Figurine – Atanasio Canata
Quando Giuseppe Mazzini commissionò a Goffredo Mameli il testo di un inno per l’Italia, pensando in cuor suo ad una nuova ‘Marsigliese’, mai si sarebbe aspettato che a metterci letteralmente bocca e becco fosse un prete scolopo, tale Atanasio Canata da Lerici. Insegnante presso un collegio della Val Bormida, sotto le sue amorevoli grinfie passarono patrioti risorgimentali, qualche futuro ministro dello Stato unitario e appunto il già citato martire del Gianicolo, che soleva intrattenersi con il frate in lunghe passeggiate e fruttuose conversazioni.
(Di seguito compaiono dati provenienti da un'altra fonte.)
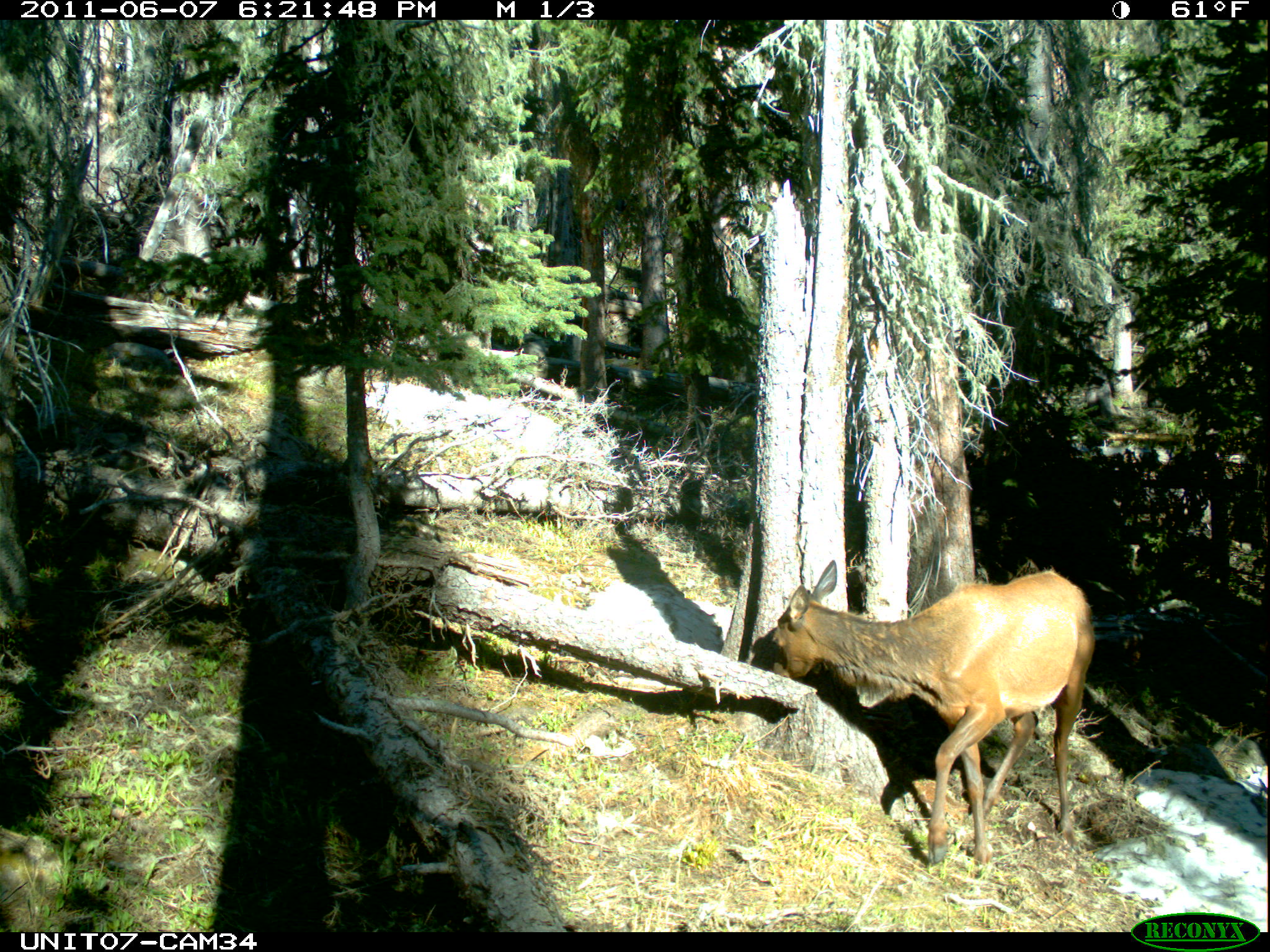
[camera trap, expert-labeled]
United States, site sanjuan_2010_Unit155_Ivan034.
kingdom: Animalia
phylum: Chordata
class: Mammalia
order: Artiodactyla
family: Cervidae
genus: Cervus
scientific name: Cervus elaphus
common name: red deer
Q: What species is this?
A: Cervus elaphus (red deer).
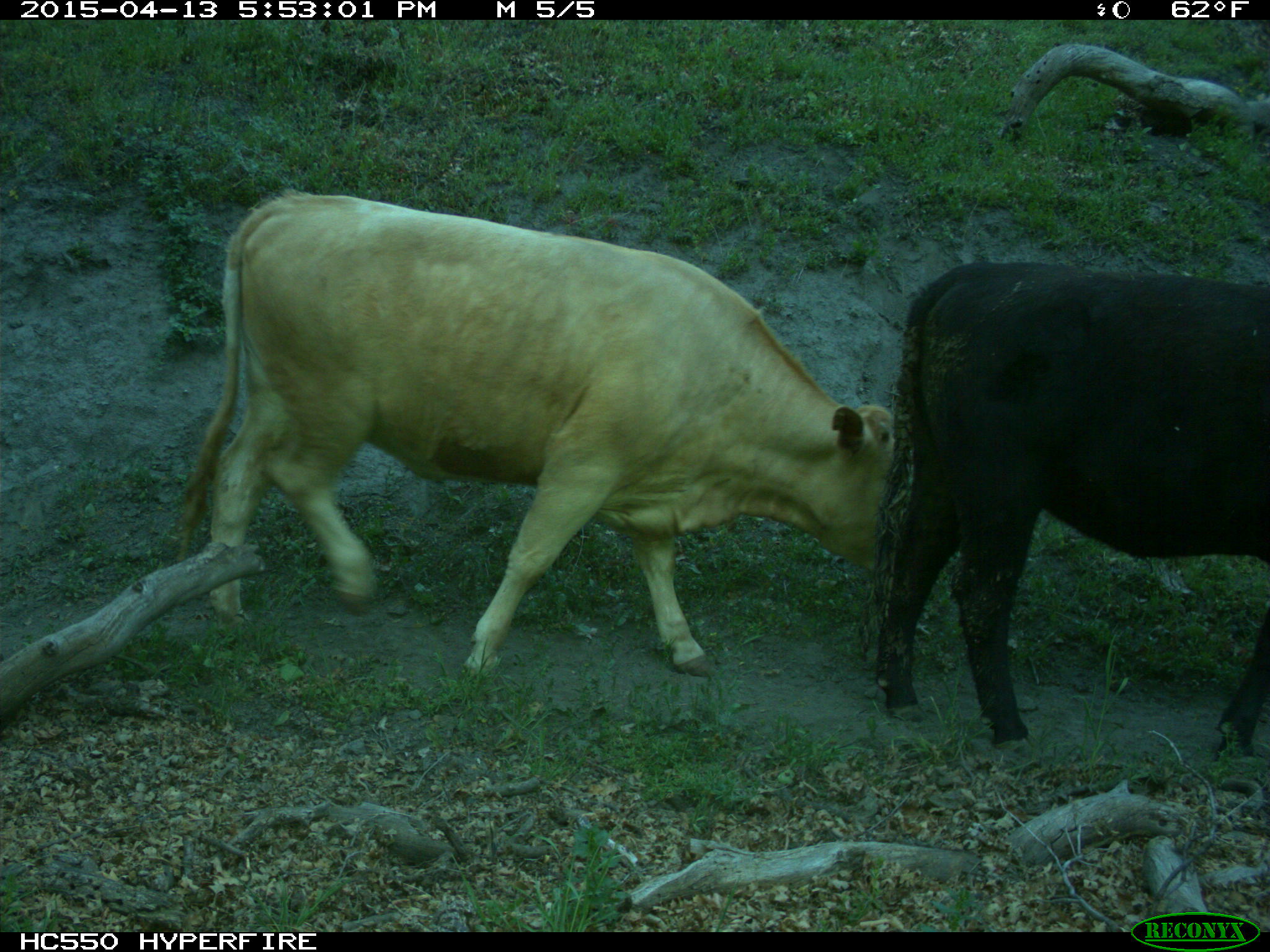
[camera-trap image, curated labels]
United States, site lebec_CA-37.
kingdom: Animalia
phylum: Chordata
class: Mammalia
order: Artiodactyla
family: Bovidae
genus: Bos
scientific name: Bos taurus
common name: domestic cow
E’ in una di queste sgambate che il vanesio Atanasio e il giovane allievo, tra una strofa e l’altra, riescono a mettere a punto quello che diventerà il Canto degl’Italiani, quel Fratelli d’Italia che i calciatori della Nazionale solitamente amano cantare in playback e che il Presidente Ciampi tenterà con tutte le sue forze di contrapporre, invano, ai grugniti secessionisti di Bossi&Co. E’ soprattutto la terza strofa che risente del Canata-style, quella dove viene evocato a gran voce il Signore, e dove Dio in persona dovrebbe unire l’Italia, in giorni e in orari da concordare. Ma anche sul resto dell’inno aleggia un retrogusto baciapile non da poco, che irritò Mazzini tanto da indurlo a richiederne al Mameli uno nuovo mentre il compositore Luciano Berio, in tempi recenti, lo definì vergognoso e Riccardo Muti si rifiutò di suonarlo. Orate, fratres.